The nearly 300 empirical studies meta-analysed in this article are perhaps half of all empirical studies in astrology. The other half is generally only marginally relevant (eg studies of the acceptance of Barnum statements or of seasonal effects on suicide), or is difficult to reduce to an effect size (eg lists of the top aspects in cases of X), or is without controls (eg testing a chart indication on the same group used to derive the indication).
Astrologers predictably reject such views. They say test results are negative because the tests were too difficult or were made by people hostile to astrology (no matter that many were made by astrologers) or were not representative of what happens in their consulting rooms. They say you cannot test astrology by science, which if true would seem to deny their appeals to experience. Or they see bad news as proof of astrology's subtlety, so it is right even when it is wrong. Nevertheless meta-analysis shows that astrologers, even those who are among the world's best, cannot usefully agree on what a birth chart indicates. So how can they know that astrology works? Indeed, why should anyone bother with astrology in the first place?
Originally astrologers claimed factual links between the heavens and human affairs, and such views continued through the 1950s. Then the rising interest in the inner person, and the rising frequency of disconfirming empirical studies, led to a retreat from factual claims to ones involving meaning. To most astrologers "astrology works" now means "astrology is meaningful." And astrology does indeed excel at being meaningful because it involves seeing faces in clouds of planetary gods. Because the ancient Greek founders of astrology chose gods that mirrored human conditions, the faces we see are our own, for example Mars warlike, Jupiter benevolent, Saturn wise. Astrology then guarantees a match with this celestial identikit by being unrelentingly flexible.
Thus hard aspects can be simultaneously bad because their obstacles lead to failure and good because their challenges lead to success. If an awkward indication cannot be overturned by another factor, standard practice allows it to be explained away as untypical, or as unfulfilled potential, or as repressed, or as an error in the birth time, or as an outcome of the practitioner's fallibility. So it is always possible to fit any birth chart to any person, making it a most efficient focus for therapy by conversation. Once the astrologer and client are talking, the birth chart can mostly be ignored except as a convenient means of changing the subject.
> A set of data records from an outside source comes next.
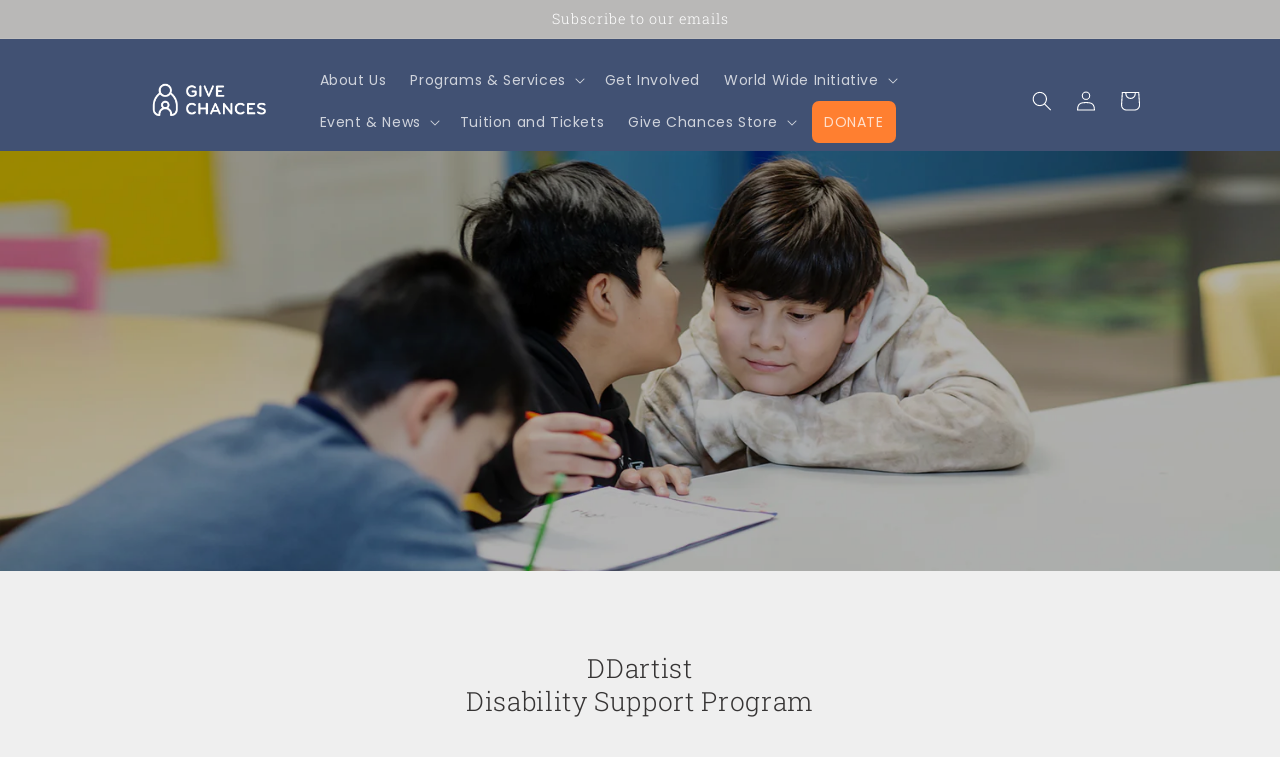

--- FILE ---
content_type: text/css
request_url: https://givechances.org/cdn/shop/t/15/assets/custom.css?v=138081828622777212661668205161
body_size: 107
content:
.slide__image__mobile{display:none!important}.image__sacale_down{object-fit:scale-down}@media screen and (max-width: 989px){.banner__box{border-radius:0!important}.slide__image__mobile{display:block!important}.slide__image{display:none!important}}@media screen and (max-width: 429px){#main__banner_heading_1,#main__banner_heading_2,#main__banner_heading_3{font-size:calc(var(--font-heading-scale) * 2.5rem)!important}}@media screen and (min-width:430px) and (max-width:749px){#main__banner_heading_1,#main__banner_heading_2,#main__banner_heading_3{font-size:calc(var(--font-heading-scale) * 3.5rem)!important}}.banner__box{padding:2rem 3.5rem!important}.banner__flex{display:flex;width:100%}.banner__flex__item{width:100%}.main__banner>.banner__flex__item{width:33.33%}.main__banner>.slideshow__text.banner__box{max-width:65%}.banner__heading{color:#415173;font-weight:bolder}.banner__subheading{color:#415173;font-size:13px}@media screen and (min-width: 750px){.blog__title{font-size:calc(var(--font-heading-scale) * 1.6rem)}.blog__content{font-size:1.25rem}}.blog__title{font-size:calc(var(--font-heading-scale) * 1.5rem)}.blog__content{font-size:1.25rem}.map-wrap{display:flex;justify-content:center}.places-map{max-width:72rem}.page-heading-align-left{text-align:left}.page-heading-align-center{text-align:center}.page-heading-align-right{text-align:right}.small-description-text>p{font-size:1.2rem}@media screen and (min-width:750px){.small-description-text>p{font-size:1.4rem}}.nav-donation{background-color:#ff7f30;border-radius:7px;margin-left:7px}.menu-drawer__navigation>ul>li:last-child{background-color:#ff7f30!important}@media screen and (min-width:750px){.footer-block>div>p{font-size:1.2rem}}@media screen and (max-width:749px){.footer-block>div>p{font-size:1.1rem}}.small-rich-text{font-size:1.3rem!important}@media screen and(min-width:750px){.small-rich-text{font-size:1.4rem!important}}@media screen and (max-width:500px){.footer-block__details .list-menu__item--link{padding-bottom:0;padding-top:.7rem}.footer-block__details-content{margin-bottom:-2rem}}@media screen and (max-width: 365px){.income_limit_img{height:13em!important}}@media screen and (min-width:365px) and (max-width:385px){.income_limit_img{height:14em!important}}@media screen and (min-width:385px) and (max-width:414px){.income_limit_img{height:15em!important}}@media screen and (min-width:414px) and (max-width:432px){.income_limit_img{height:16em!important}}@media screen and (min-width:432px) and (max-width:466px){.income_limit_img{height:17em!important}}@media screen and (min-width:466px) and (max-width:487px){.income_limit_img{height:18em!important}}@media screen and (min-width:487px) and (max-width:512px){.income_limit_img{height:19em!important}}@media screen and (min-width:512px) and (max-width:540px){.income_limit_img{height:20em!important}}@media screen and (min-width:540px) and (max-width:567px){.income_limit_img{height:21em!important}}@media screen and (min-width:567px) and (max-width:587px){.income_limit_img{height:22em!important}}@media screen and (min-width:587px) and (max-width:641px){.income_limit_img{height:24em!important}}@media screen and (min-width:641px) and (max-width:679px){.income_limit_img{height:26em!important}}@media screen and (min-width:679px) and (max-width:733px){.income_limit_img{height:28em!important}}@media screen and (min-width:733px) and (max-width:756px){.income_limit_img{height:24em!important}}@media screen and (min-width:756px) and (max-width:811px){.income_limit_img{height:26em!important}}@media screen and (min-width:811px) and (max-width:862px){.income_limit_img{height:28em!important}}@media screen and (min-width:862px) and (max-width:941px){.income_limit_img{height:31em!important}}@media screen and (min-width:941px){.income_limit_img{height:32em!important}}@media screen and (min-width:972px){.income_limit_slide{min-height:33em!important}}.announcement-bar{cursor:pointer}@media screen and (max-width:600px){#iframe-donation{min-height:1630px!important}}
/*# sourceMappingURL=/cdn/shop/t/15/assets/custom.css.map?v=138081828622777212661668205161 */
Clearly this kind of astrology does not need to be true, and attacking it on the basis of meta-analytic outcomes would be irrelevant. However, meta-analysis becomes immediately relevant should an astrologer claim that astrology needs to be true, because it denies beyond doubt any useful factual links between birth chart and person. If you are looking for something where nothing is true and everything is permitted, then astrology seems to be an excellent choice.